Security planners read the moment as cooler than past crescendos. The post-2008 guardrails—petitions, a more professional electoral umpire, thicker early-warning networks—have matured. Yet micro-risks remain: county and constituency rivalries, a strained job market, the tinder of large crowds. They will require the dull heroism of competent administration.

About a man who is still receiving delegations even in death, it is tempting to ask from whence cometh another—to search Mt Kenya's slopes and the lake's shores, the port cities and the capital's estates, for a singular figure to fill a singular space. But Kenya after Raila is unlikely to crown a substitute—at least anytime soon.

Many people have visited his grave so far, with many more planning a political pilgrimage to Raila’s final resting place. Some socialites have elected to shoot their content from Kang’o Ka Jaramogi to gain followership on social media.

It will distribute what he carried alone: mobilisation to one set of actors, negotiation to another, conscience to a third, coalition craft to a fourth. If the pieces coordinate, the system may gain what a single star rarely offers—resilience. If they don't, the void will not be dramatic so much as corrosive, showing up as thin turnouts, stalled budgets, and politics that sounds loud while doing little.

The ache is real because the figure was real: a household name who could steal the front page with a phrase, bend a week's agenda with a press conference, and summon a crowd that knew exactly when to chant and when to listen. Even those who bristled at him now move in the field he shaped: Mr Musyoka measuring the lane where negotiation still counts; Ms Karua testing whether iron law can be a rallying cry; Mr Gachagua trying to translate grievance into grammar. They are all actors in a drama he helped write.

Ten, 11 days on, the country does not pause.
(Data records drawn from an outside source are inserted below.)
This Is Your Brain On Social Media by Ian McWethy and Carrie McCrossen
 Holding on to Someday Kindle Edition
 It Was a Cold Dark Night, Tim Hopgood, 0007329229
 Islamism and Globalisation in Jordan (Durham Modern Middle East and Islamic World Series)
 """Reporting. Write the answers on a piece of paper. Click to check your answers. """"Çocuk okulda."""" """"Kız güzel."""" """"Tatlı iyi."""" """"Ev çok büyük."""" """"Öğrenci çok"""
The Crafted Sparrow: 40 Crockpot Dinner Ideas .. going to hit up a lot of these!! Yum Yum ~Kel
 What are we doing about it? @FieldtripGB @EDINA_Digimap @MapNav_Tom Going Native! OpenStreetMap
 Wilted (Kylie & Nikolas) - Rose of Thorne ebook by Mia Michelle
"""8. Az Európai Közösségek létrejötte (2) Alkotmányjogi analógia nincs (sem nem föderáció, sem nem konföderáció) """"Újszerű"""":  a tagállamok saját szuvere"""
It shifts gears.

If ODM hardens process into discipline, if the alliance turns ceremony into delivery, if the new opposition lines find a register that is principled without being incendiary, Kenya can make of the silence a space—not for drift, but for order.

And if, on some evening, a headline seems thinner than it used to, the nation will remember that for a long season a single name could fill a page—and that pages, like countries, must learn to carry many hands.